In commemoration of Juneteenth, and the abolition of state-sactioned slavery, but not racism in the United States, GJEP posts this very informative video from Gary Younge. In the video, Younge comments on the latest uprisings across the US and the world following the murder of George Floyd and how they link to the broader need to transform the systems driving injustice. An excerpt from the video:
“When I think about these latest protests, my hope resides in the fact that, first of all they seem to be multi-racial, which in America is no mean thing … and the fact that there has been a cross-pollination of this across the globe, and that it raises people’s consciousness about what black people are living with all the time. And what one hopes is that we can connect that awareness to a broader awareness about what we’re all living with all the time. So that whenever people are questioning Capitalism, the State or racial hierarchies, there’s a chance. And that’s where the hope resides. But it’s not a passive hope. It has to be an active hope. Martin Luther King said the arc of history is long, but it bends toward justice, but it doesn’t bend by itself. That’s for us to put our shoulder to it and make it bend toward justice.”
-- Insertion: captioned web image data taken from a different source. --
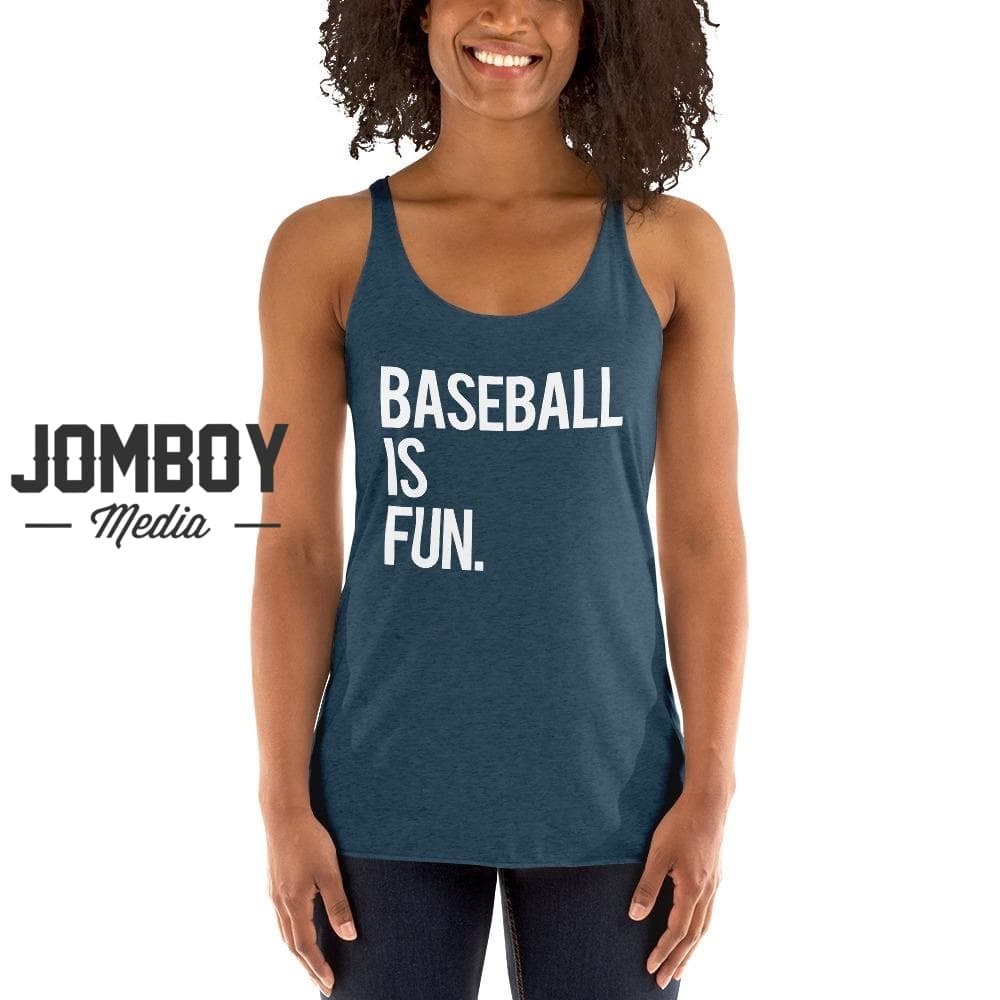 Baseball Is Fun | Women's Tank 4 - Jomboy Media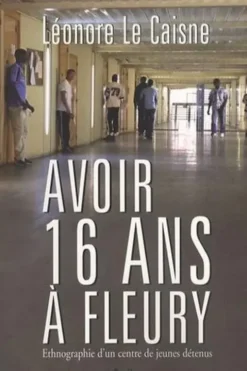 Avoir 16 ans à Fleury. Ethnographie d'un centre de jeunes détenus, Léonore Le Caisne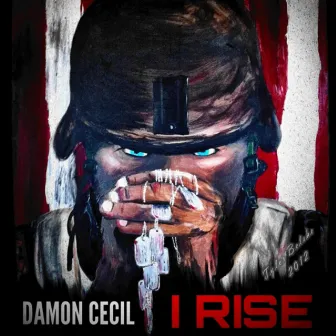 I Rise by Damon Cecil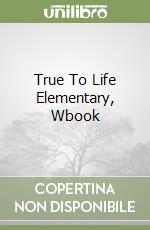 True To Life Elementary, Wbook libro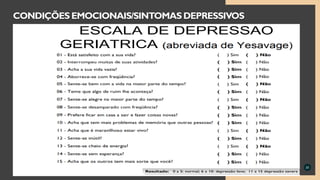 20
CONDIÇÕES EMOCIONAIS/SINTOMAS DEPRESSIVOS
 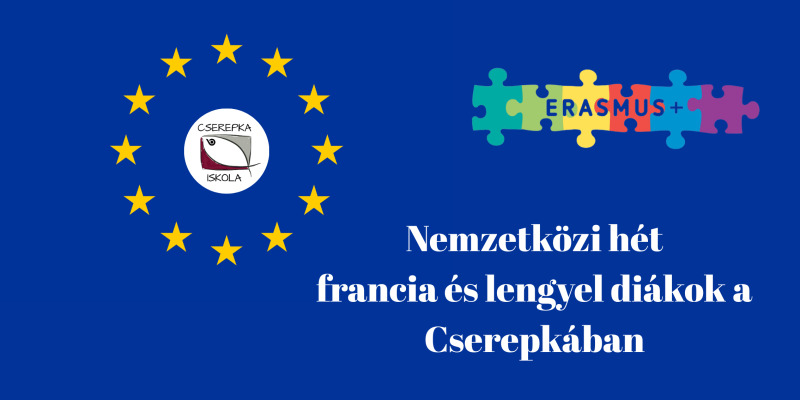 Nemzetközi hét: francia és lengyel diákok a Cserepkában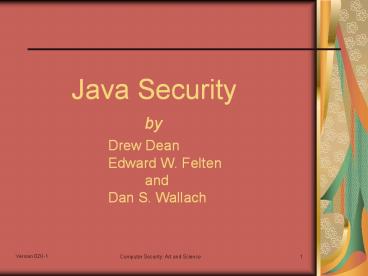 Java Securityby Drew Dean Edward W. Felten and Dan S. Wallach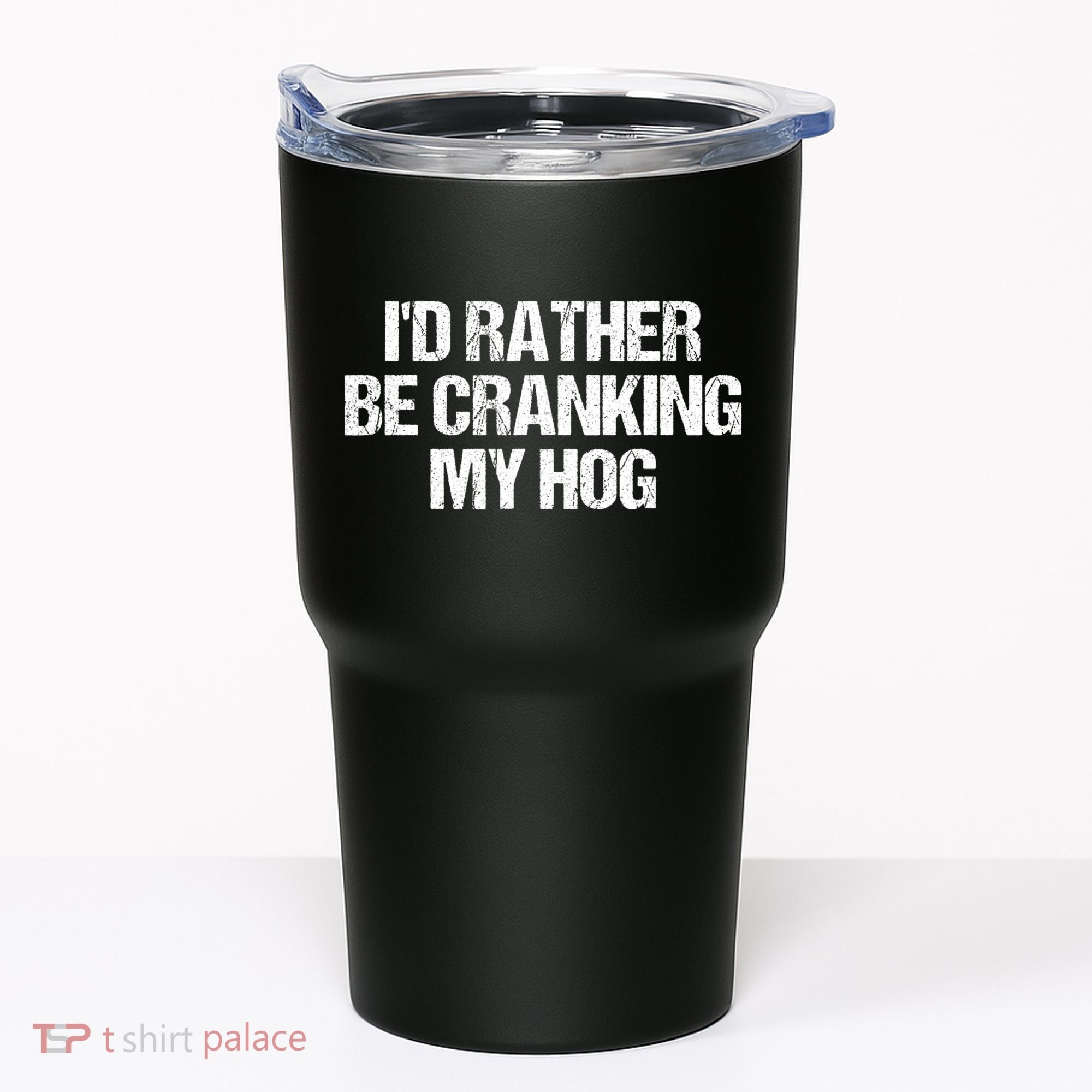 ID Rather Be Cranking My Hog Funny Saying Sarcastic Tumbler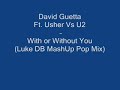 David Guetta Ft. Usher Vs U2 - With or Without You (Luke DB Mash Up Pop Mix)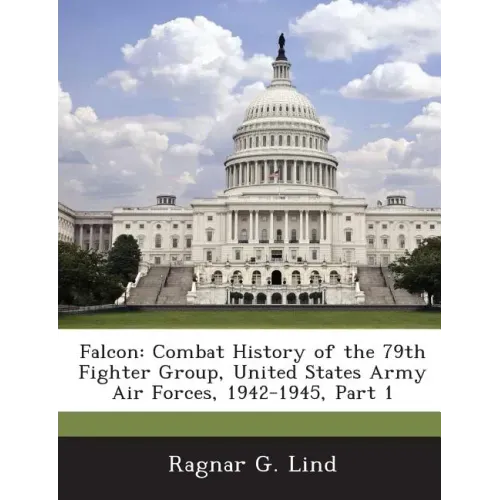 Falcon: Combat History of the 79th Fighter Group, United States Army Air Forces, 1942-1945, Part 1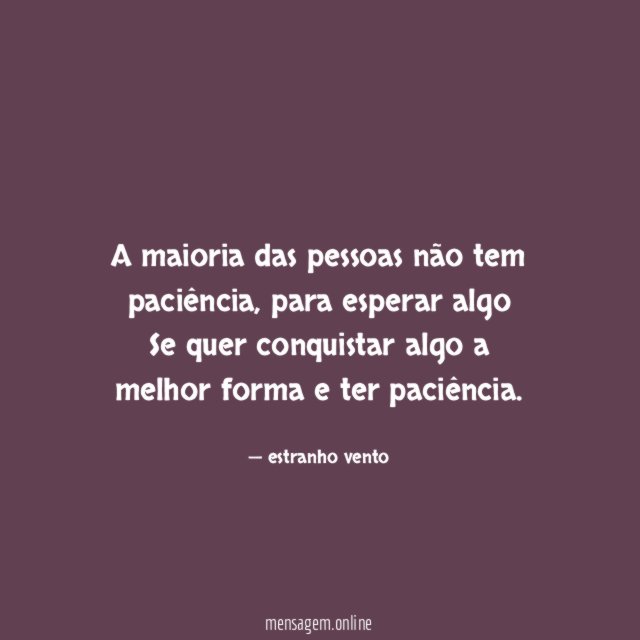 A maioria das pessoas não tem paciência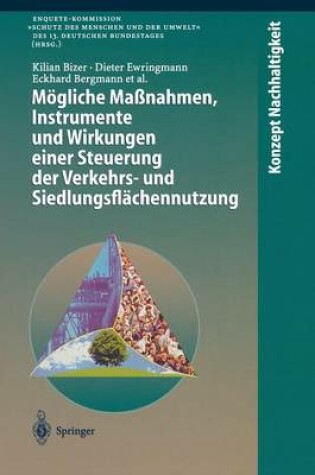 Cover of Moegliche Massnahmen, Instrumente Und Wirkungen Einer Steuerung Der Verkehrs- Und Siedlungsflachennutzung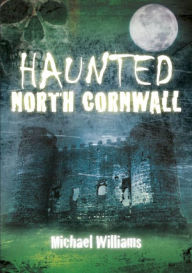 Title: Haunted North Cornwall, Author: Michael Williams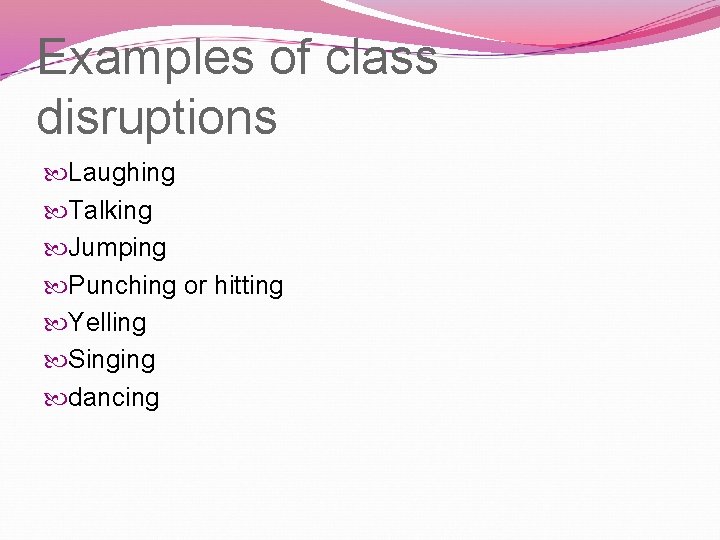 Examples of class disruptions Laughing Talking Jumping Punching or hitting Yelling Singing dancing 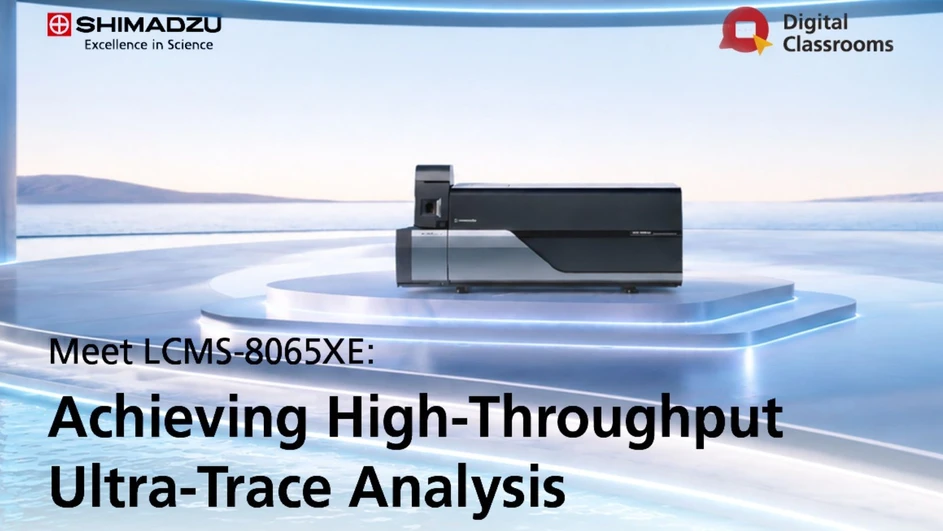 Shimadzu: Meet LCMS-8065XE: Achieving High-Throughput Ultra-Trace Analysis 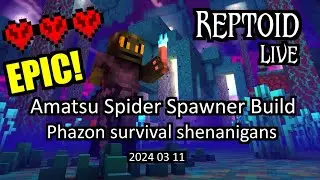Amatsu Spider Spawner Build - Phazon Survival Shenanigans - 2024-03-11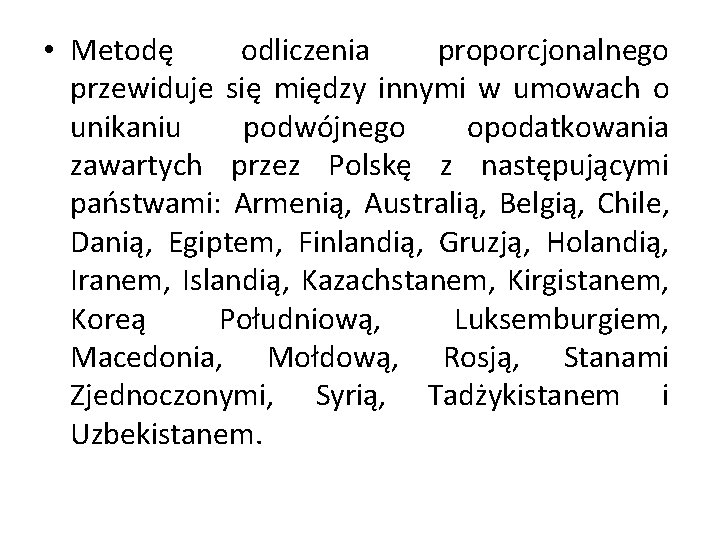  • Metodę odliczenia proporcjonalnego przewiduje się między innymi w umowach o unikaniu podwójnego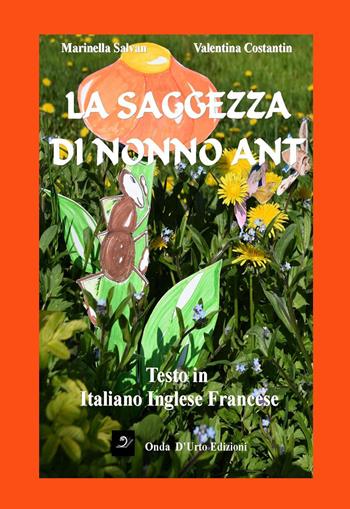 La saggezza di nonno Ant. Ediz. multilingue - Marinella Salvan, Valentina Costantin - Libro Onda d'Urto Edizioni 2015 | Libraccio.it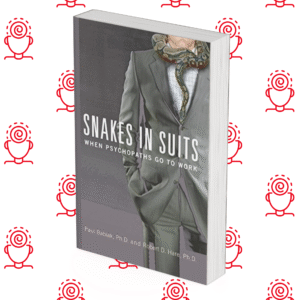 Snakes in Suits: When Psychopaths Go to Work
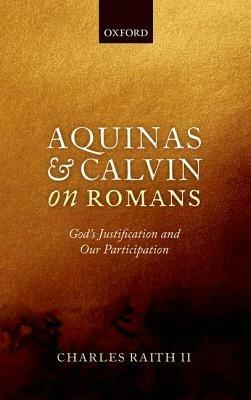 Aquinas and Calvin on Romans: God's Justification and Our Participation - Charles Raith II - cover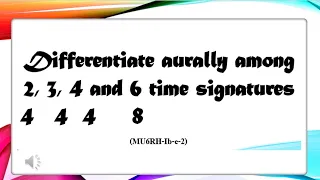 MUSIC 6- DIFFERENTIATE AURALLY THE DIFFERENT TIME SIGNATURES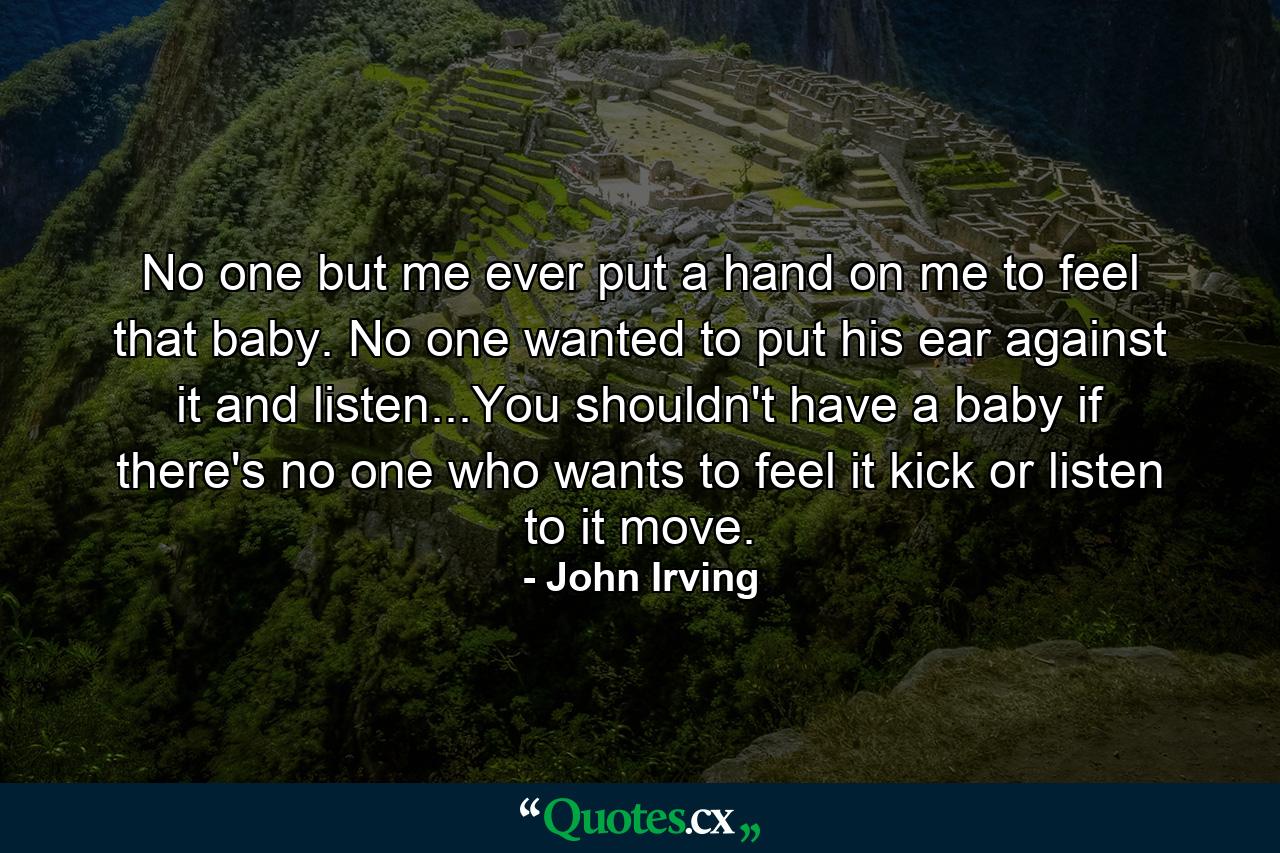 No one but me ever put a hand on me to feel that baby. No one wanted to put his ear against it and listen...You shouldn't have a baby if there's no one who wants to feel it kick or listen to it move. - Quote by John Irving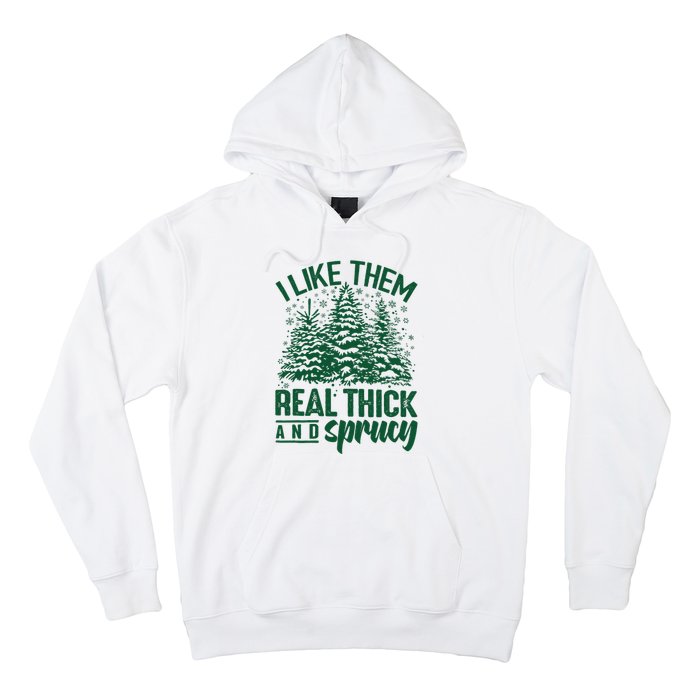 I Like Them Real Thick & Sprucey Funny Christmas Tree Hoodie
Gary Younge is an award-winning author, broadcaster and academic based in London. Formerly a columnist at The Guardian he has been appointed Professor of sociology at Manchester University. He is also the Alfred Knobler Fellow for Type Media in America. He has written five books: Another Day in the Death of America, A Chronicle of Ten Short Lives; The Speech, The Story Behind Martin Luther King’s Dream; Who Are We?, And Should it Matter in the 21st century; Stranger in a Strange Land, Travels in the Disunited States and No Place Like Home, A Black Briton’s Journey Through the Deep South. He has made several radio and television documentaries on subjects ranging from gay marriage to Brexit.